Textauszug =>
__________________________________________________
Dass sie heute Resilienz-Expertin ist und Nachhaltigkeit ihre Arbeit prägt, hat einen inneren Bezug zu ihrem früheren Lebenswunsch. So stammt der Begriff Nachhaltigkeit ebenfalls aus der Forstwirtschaft: Wer einen Wald bewirtschaftet, darf nur so viel Bäume fällen und verkaufen wie auch nachwachsen können (Hanns Carl von Carlowitz: »Sylvicultura oeconomica – Anweisung zur wilden Baum-Zucht«, 1713).
Doch das ist nur eine Seite des Nachhaltigkeitsthemas – Bäume stehen auch für Resilienz, denn sie haben die Stärke und Widerstandsfähigkeit, sich unerwarteten Herausforderungen (Stürme, Feuer, Überschwemmungen, Dürre) anzupassen und lange Zeiträume zu überdauern. Werden sie verletzt, können sie sich selbst heilen oder aus dem Untergrund herauszuwachsen.
Das Resilienzthema erscheint im gesellschaftlichen Kontext bereits im „Deutschen Wörterbuch” von 1809: „Nachhaltigkeit ist das, woran man sich hält, wenn alles andere nicht mehr hält.” (Joachim Heinrich Campe)
__________________________________________________
Vorliegende Angaben =>
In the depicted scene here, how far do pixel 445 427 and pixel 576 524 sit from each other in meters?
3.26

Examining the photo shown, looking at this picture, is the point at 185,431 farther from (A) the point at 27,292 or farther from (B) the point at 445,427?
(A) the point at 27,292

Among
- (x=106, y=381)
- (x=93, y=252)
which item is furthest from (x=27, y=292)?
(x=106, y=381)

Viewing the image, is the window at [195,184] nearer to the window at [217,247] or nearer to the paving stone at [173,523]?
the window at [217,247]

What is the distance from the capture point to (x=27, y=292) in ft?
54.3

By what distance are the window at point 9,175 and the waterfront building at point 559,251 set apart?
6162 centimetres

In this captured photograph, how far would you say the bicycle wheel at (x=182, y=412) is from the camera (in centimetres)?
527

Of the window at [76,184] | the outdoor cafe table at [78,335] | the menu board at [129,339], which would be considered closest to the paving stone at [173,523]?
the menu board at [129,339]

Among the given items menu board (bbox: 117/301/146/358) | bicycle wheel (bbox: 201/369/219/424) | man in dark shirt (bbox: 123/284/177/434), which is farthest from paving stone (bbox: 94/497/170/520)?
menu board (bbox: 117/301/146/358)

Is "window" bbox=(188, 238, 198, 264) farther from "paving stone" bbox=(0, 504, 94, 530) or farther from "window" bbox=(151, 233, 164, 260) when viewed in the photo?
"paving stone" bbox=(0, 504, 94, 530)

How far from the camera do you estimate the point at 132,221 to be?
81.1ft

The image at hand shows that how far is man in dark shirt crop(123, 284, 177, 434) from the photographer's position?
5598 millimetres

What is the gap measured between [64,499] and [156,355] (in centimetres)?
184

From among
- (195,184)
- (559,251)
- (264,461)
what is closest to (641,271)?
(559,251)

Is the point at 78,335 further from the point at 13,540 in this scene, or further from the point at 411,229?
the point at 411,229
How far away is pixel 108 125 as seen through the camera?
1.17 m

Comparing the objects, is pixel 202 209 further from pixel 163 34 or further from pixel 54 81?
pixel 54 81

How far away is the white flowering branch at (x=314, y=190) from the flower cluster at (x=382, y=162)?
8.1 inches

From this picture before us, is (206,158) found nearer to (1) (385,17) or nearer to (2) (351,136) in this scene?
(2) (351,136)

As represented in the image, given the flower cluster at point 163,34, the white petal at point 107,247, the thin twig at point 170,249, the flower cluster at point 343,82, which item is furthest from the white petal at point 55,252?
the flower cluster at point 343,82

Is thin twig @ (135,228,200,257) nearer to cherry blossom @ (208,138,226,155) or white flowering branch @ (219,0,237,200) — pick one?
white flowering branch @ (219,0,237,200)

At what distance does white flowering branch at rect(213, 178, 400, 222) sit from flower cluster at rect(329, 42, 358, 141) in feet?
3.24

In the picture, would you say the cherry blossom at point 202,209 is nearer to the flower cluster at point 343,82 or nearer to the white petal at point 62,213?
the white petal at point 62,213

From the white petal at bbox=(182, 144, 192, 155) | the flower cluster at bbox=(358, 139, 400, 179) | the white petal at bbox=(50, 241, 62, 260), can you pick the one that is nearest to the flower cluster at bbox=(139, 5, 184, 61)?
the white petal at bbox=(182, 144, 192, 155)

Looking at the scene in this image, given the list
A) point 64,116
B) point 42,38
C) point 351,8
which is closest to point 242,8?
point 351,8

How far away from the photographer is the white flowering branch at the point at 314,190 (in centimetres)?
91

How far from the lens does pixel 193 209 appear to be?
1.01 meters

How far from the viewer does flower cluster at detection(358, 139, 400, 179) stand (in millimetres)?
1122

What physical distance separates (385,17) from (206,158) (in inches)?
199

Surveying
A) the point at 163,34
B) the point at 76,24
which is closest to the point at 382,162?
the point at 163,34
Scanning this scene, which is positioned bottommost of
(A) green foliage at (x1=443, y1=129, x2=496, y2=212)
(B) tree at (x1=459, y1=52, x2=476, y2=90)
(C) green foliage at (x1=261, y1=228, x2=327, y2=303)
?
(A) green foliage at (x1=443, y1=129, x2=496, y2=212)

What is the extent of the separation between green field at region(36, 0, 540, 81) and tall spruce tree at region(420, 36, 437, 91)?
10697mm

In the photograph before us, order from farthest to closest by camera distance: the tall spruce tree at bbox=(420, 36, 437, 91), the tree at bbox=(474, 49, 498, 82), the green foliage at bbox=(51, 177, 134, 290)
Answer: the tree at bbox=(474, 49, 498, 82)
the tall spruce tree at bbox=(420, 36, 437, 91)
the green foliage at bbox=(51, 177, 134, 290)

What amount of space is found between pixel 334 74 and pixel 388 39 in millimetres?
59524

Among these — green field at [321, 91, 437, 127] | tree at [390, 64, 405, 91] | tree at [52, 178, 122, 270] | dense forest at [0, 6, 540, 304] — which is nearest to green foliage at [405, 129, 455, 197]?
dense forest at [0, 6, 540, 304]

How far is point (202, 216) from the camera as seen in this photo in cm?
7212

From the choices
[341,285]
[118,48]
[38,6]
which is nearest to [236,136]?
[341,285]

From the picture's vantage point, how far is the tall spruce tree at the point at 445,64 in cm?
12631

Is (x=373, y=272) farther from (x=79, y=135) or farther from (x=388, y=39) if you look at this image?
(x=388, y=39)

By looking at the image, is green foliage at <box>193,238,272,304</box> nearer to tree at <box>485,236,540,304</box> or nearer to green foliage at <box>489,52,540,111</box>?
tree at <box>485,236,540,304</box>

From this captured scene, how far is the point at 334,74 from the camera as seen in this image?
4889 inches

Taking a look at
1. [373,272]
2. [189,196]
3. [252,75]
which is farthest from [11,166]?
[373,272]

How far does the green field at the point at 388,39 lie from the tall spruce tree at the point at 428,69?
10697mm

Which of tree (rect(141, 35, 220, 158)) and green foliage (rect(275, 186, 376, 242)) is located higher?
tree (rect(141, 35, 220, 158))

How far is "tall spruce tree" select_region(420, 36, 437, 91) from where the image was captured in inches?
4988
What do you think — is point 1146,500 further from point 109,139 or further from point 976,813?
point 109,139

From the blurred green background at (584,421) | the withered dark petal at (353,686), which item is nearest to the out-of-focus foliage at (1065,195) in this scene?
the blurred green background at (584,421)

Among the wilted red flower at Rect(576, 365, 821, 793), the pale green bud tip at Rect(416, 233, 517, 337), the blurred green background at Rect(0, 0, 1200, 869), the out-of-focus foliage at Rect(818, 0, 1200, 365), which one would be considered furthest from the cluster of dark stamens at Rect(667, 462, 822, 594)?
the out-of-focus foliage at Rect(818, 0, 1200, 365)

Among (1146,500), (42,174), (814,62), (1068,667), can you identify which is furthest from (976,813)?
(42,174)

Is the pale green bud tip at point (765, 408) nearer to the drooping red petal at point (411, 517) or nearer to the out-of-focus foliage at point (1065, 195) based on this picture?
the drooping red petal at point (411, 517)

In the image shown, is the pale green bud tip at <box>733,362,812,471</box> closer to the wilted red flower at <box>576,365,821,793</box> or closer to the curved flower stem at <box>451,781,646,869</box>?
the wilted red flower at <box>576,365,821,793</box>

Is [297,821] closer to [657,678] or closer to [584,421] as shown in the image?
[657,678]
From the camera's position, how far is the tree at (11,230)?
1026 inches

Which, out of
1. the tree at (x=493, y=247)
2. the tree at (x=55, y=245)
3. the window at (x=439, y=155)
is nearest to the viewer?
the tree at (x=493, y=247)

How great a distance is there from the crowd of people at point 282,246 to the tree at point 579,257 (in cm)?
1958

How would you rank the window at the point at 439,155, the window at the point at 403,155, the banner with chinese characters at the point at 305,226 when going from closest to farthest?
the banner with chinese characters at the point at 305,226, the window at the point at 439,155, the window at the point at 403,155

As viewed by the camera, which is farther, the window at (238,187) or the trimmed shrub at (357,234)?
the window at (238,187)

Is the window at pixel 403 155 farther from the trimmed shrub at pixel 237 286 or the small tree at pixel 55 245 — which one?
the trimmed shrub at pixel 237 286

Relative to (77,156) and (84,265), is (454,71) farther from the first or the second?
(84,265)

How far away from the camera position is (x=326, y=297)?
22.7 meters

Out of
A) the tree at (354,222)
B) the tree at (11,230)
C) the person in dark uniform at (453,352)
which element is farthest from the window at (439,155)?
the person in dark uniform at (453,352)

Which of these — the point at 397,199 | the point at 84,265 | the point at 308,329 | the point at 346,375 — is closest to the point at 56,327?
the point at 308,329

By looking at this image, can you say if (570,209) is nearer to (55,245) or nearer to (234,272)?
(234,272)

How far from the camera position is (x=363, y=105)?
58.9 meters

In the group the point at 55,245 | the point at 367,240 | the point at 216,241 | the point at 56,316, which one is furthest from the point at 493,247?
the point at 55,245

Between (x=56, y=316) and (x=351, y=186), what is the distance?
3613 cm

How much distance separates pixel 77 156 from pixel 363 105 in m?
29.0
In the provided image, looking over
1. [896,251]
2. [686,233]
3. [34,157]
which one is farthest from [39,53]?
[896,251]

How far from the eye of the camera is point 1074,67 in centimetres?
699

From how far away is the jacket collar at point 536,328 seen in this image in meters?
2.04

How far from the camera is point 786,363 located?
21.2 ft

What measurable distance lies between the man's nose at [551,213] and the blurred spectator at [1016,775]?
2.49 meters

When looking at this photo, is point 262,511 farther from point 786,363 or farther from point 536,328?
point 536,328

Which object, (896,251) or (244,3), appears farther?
__________________________________________________
Aufgaben =>
(1) Schreibe den Auszug über Nachhaltigkeit und Resilienz zwischen „Doch das ist“ und „dem Untergrund herauszuwachsen.“ einschließlich ab und ersetze dabei „Widerstandsfähigkeit“ durch „Robustheit“.
(2) Aus welchem Bereich stammt laut dem Auszug über Nachhaltigkeit und Resilienz der Begriff Nachhaltigkeit?
(3) Führe den Auszug über Nachhaltigkeit und Resilienz im Anschluss an seinen letzten Satz weiter.

Gelöste Aufgaben =>
(1)
Doch das ist nur eine Seite des Nachhaltigkeitsthemas – Bäume stehen auch für Resilienz, denn sie haben die Stärke und Robustheit, sich unerwarteten Herausforderungen (Stürme, Feuer, Überschwemmungen, Dürre) anzupassen und lange Zeiträume zu überdauern. Werden sie verletzt, können sie sich selbst heilen oder aus dem Untergrund herauszuwachsen.

(2) Aus der Forstwirtschaft.

(3)
In abgewandelter Form erscheint diese Grundaussage (was tragfähig ist) im Bericht an den Club of Rome (1972). Es wurde nach einem Modell für ein Weltsystem gesucht, das „sustainable” (nachhaltig) ist, was bedeutet, gegen den Kollaps von Gesellschaften gefeit zu sein, der auf die Übernutzung verfügbarer Ressourcen zurückgeht.
Zu allen Zeiten stand das „Grundbedürfnis nach Sicherheit und Geborgenheit” (Ulrich Grober) im Fokus sowie die Beendigung des Raubbaus und die Ökonomie wieder in die Haushaltung der Natur (Linné) zu integrieren.
Wie Ulrich Grober in seinem lesenswerten Buch „Die Entdeckung der Nachhaltigkeit” nachgewiesen hat, ist mit Nachhaltigkeit von den Urtexten bis heute noch eine weitere Konstante verbunden: die Suche nach Sinn und dem guten Leben („Ich habe für mich den Wunsch nach einem „guten und erfüllten Leben”, sagt auch Jutta Heller), das wichtige Ansatzpunkte für die Debatte einer Transformation hin zu nachhaltigen Wirtschafts- und Gesellschaftsformen bietet.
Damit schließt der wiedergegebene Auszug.